GIVEN TASK A
In the wake-lock discussion, roughly how much can background apps affect battery life while the screen is on?
GIVEN TASK B
Write the next part of the wake-lock discussion, continuing after its final sentence.

EXTRACT

----------------

Apps in the background that don't hold get a CPU wake-lock can't prevent the CPU from suspending.

While the screen is on, the backlight and display machinery consume around an order of magnitude more power than the CPU, so background apps can only affect battery life by 10% or so while the screen is on.  (My numbers may be a little dated, though.)

It's true that if a privileged background app holds a CPU wake lock, then non-privileged background apps will incidentally be allowed to use the CPU even when the screen is off.  They can have a significant impact on power consumption in that case.  However, I'm not too concerned about that for v1.

> But it's always been the case that apps have freedom to waste user's battery
> life. Things like the alarm API and push API allows an app to wake up as
> often as it wants which gives broad battery wasting powers.

Those are privileged APIs, right?

> Rather than trying to limit the amount of battery usage that an app can
> cause, I think it's better to expose battery usage to users. Trying to limit
> battery usage will just result in hurdles for developers that are trying to
> do the right thing. Either they'll have to go through annoying review
> processes (which also limits their ability to go through
> non-mozilla-marketplaces stores for now), or they'll run into annoying
> limitations such as you can only have X number of alarms per day.

Again, the problem here isn't CPU usage per se (although that is a problem), but rather preventing the CPU from suspending.

How could we charge energy usage among
 - background apps that keep the CPU from suspending, but don't use CPU cycles
 - background apps that don't keep the CPU from suspending, but do consume CPU cycles in the background
?

I very much agree with your higher-level goal, but I think the use cases for holding a CPU wake lock in a background process are exceedingly few and far between.
(In reply to Chris Jones [:cjones] [:warhammer] from comment #9)
> (In reply to Jonas Sicking (:sicking) from comment #8)
> > I'm not sure that I'm that concerned by the fact that apps can use "cpu"
> > locks to stay awake in the background.
> 
> It's not so much that.  It's that they can keep the CPU from *suspending*,
> whether in the background or not.  And users have no idea they're doing
> that.  Their phones' batteries will just die within a few hours.

Do we have to make the "cpu" wakelock prevent the CPU from suspending? Rather than just preventing the app from getting "frozen". I.e. rather than preventing us from firing timers and other DOM Events.

Is there a use-case for exposing a wakelock that prevents the CPU from suspending to any app, certified or 3rd party.

> Although maybe gaia or b2g chrome prevents that somehow?  Based on earlier
> discussion, it doesn't seem like it, but I don't know for sure.

Given that we don't have APIs exposed to JS for preventing CPU suspending right now (and wakelocks are implemented in JS), I don't think that the cpu wakelock currently prevents CPU suspension.

> > But it's always been the case that apps have freedom to waste user's battery
> > life. Things like the alarm API and push API allows an app to wake up as
> > often as it wants which gives broad battery wasting powers.
> 
> Those are privileged APIs, right?

They are not. Any app has the permission to use them if they are enumerated in the app manifest. So any app that the user installs from any website or 3rd party store can use these APIs.

----------------

Data entries

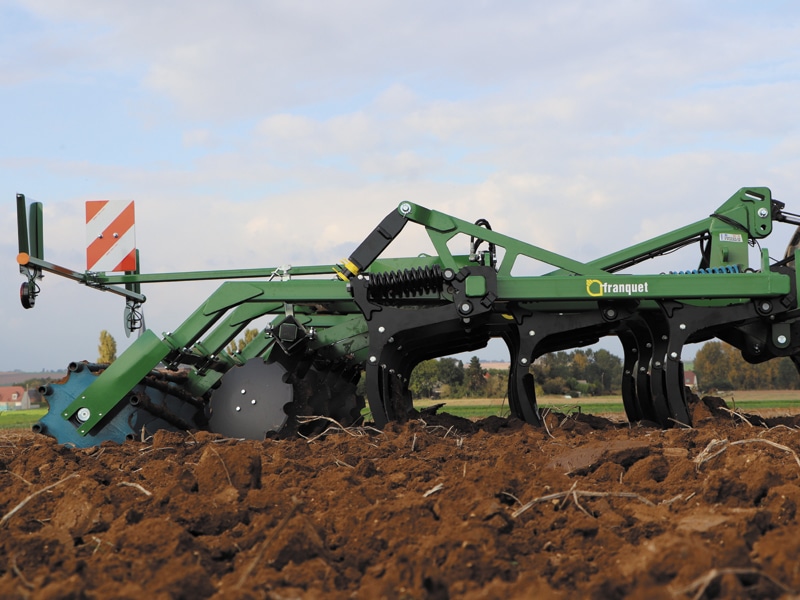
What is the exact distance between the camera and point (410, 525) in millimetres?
3480

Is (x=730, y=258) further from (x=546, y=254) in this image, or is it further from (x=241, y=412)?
(x=241, y=412)

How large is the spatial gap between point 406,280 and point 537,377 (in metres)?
12.8

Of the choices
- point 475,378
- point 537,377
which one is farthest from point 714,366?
point 475,378

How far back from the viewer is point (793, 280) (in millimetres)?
7523

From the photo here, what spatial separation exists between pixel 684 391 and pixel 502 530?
453 cm

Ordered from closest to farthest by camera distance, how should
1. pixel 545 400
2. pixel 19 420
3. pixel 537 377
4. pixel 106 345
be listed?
pixel 545 400, pixel 19 420, pixel 537 377, pixel 106 345

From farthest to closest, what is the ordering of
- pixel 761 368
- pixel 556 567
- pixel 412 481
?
pixel 761 368
pixel 412 481
pixel 556 567

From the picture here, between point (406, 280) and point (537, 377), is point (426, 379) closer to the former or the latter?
point (537, 377)

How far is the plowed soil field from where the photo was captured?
278 cm

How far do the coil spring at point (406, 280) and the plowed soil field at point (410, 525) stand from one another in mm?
1784

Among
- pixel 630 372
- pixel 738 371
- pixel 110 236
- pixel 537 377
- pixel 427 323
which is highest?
pixel 110 236

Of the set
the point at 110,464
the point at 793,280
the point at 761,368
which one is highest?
the point at 793,280

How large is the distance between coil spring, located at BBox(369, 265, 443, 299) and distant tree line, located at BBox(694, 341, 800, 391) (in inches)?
814

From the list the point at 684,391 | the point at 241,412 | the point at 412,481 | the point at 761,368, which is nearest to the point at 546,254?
the point at 684,391
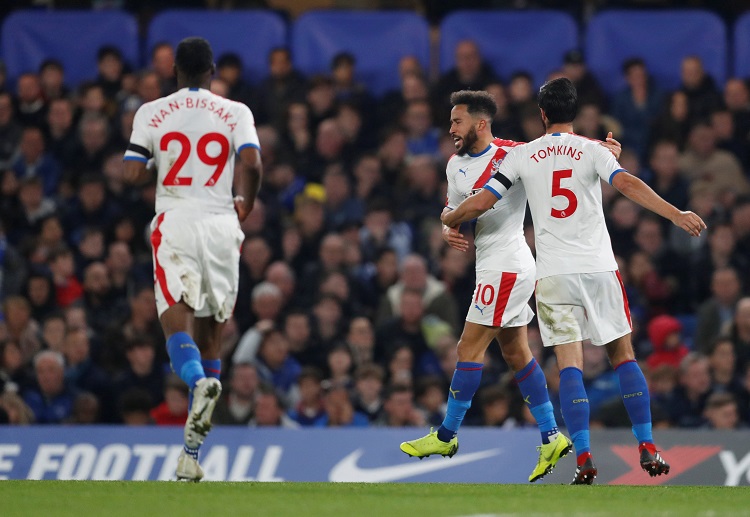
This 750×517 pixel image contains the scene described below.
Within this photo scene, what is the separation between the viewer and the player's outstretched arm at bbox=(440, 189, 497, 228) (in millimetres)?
8391

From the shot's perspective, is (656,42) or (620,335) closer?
(620,335)

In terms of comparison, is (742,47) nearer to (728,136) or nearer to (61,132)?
(728,136)

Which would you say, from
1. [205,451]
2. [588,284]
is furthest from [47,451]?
[588,284]

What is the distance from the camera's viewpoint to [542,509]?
22.2 feet

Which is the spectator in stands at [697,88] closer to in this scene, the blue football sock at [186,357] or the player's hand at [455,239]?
the player's hand at [455,239]

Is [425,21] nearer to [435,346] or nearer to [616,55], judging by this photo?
[616,55]

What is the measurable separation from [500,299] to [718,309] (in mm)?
5045

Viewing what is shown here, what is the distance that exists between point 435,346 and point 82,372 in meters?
3.24

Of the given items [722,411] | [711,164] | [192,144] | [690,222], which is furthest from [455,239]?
[711,164]

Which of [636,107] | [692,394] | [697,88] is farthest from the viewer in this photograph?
[636,107]

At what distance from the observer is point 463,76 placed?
15.5 meters

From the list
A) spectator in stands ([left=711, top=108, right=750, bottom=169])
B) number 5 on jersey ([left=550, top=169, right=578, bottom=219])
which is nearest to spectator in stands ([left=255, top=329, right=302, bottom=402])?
number 5 on jersey ([left=550, top=169, right=578, bottom=219])

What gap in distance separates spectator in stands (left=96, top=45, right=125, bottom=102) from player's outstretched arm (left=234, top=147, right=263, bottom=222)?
781 centimetres

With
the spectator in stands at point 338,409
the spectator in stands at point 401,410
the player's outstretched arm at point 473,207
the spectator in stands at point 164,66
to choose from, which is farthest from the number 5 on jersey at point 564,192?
the spectator in stands at point 164,66
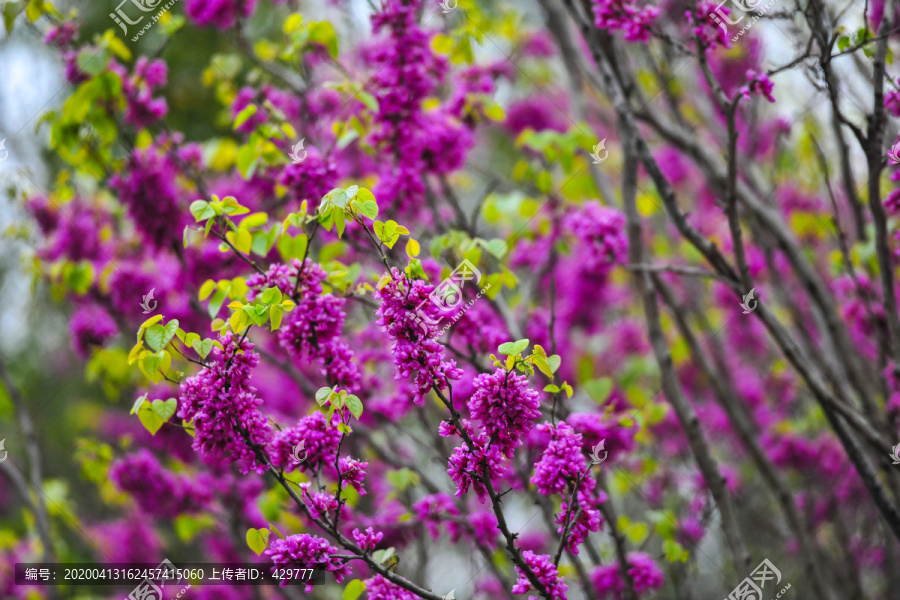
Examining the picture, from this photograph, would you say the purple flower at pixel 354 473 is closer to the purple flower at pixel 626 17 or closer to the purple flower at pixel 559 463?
the purple flower at pixel 559 463

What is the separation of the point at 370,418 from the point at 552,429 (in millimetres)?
2403

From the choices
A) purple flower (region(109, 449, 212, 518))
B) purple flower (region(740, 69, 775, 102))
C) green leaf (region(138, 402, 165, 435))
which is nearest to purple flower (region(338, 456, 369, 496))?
green leaf (region(138, 402, 165, 435))

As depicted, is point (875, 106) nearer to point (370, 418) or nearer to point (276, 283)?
point (276, 283)

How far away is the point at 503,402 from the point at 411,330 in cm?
33

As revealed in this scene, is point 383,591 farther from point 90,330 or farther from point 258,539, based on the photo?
point 90,330

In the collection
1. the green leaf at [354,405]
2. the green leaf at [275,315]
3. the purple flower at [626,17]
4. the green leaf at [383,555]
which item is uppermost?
the purple flower at [626,17]

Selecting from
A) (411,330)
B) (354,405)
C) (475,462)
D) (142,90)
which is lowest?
(475,462)

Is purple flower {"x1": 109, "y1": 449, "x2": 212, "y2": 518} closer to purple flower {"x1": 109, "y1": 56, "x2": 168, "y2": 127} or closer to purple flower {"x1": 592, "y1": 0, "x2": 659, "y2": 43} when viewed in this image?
purple flower {"x1": 109, "y1": 56, "x2": 168, "y2": 127}

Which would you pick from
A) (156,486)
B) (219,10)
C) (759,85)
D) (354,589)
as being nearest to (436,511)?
(354,589)

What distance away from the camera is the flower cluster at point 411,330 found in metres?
1.82

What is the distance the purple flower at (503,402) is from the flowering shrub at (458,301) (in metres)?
0.01

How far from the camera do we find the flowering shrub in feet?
6.50

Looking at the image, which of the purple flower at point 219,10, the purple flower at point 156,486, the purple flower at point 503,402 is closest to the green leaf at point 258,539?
the purple flower at point 503,402

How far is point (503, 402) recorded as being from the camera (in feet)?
5.97
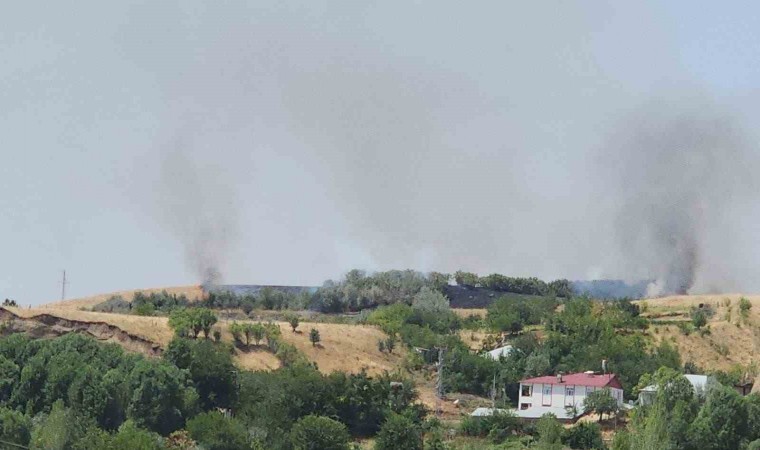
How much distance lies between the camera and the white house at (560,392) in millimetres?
73125

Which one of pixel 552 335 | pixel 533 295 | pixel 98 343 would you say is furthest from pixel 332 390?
pixel 533 295

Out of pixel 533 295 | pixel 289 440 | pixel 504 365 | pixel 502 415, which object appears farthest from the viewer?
pixel 533 295

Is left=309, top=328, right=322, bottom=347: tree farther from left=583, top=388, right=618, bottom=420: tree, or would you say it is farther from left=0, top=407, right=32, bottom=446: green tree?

----------------

REPLY A
By about 10% or so.

REPLY B
> I very much agree with your higher-level goal, but I think the use cases for
> holding a CPU wake lock in a background process are exceedingly few and far
> between.

Agreed. If we make the "cpu" lock just prevent us from stopping timers and other DOM Events, as well as put the app in a OOM class in between background and foreground, does that satisfy your concern?

Though right now we'd only do the OOM class thing since we never stop timers and DOM Events.

I don't care terribly much if we call the lock something other than "cpu".

We had a similar discussion in some other bug about the meaning of the "cpu" lock, but I forget what bug that was now.
(In reply to Chris Jones [:cjones] [:warhammer] from comment #9)
> It's not so much that.  It's that they can keep the CPU from *suspending*,
> whether in the background or not.  And users have no idea they're doing
> that.  Their phones' batteries will just die within a few hours.
> 
> Although maybe gaia or b2g chrome prevents that somehow?  Based on earlier
> discussion, it doesn't seem like it, but I don't know for sure.

The wake lock here is not the low level wake-lock defined by Android hal. The meaning of a "cpu" wake-lock is defined by Gaia. Gaia can decide whether to keep CPU from suspending or not when "cpu" is "locked-background".

We do need to know if a app has the permission to keep CPU from suspending, either by limiting the "cpu" wake-lock permission or providing more information for Gaia to be able to decide that.
(In reply to Jonas Sicking (:sicking) from comment #10)
> (In reply to Chris Jones [:cjones] [:warhammer] from comment #9)
> > (In reply to Jonas Sicking (:sicking) from comment #8)
> > > I'm not sure that I'm that concerned by the fact that apps can use "cpu"
> > > locks to stay awake in the background.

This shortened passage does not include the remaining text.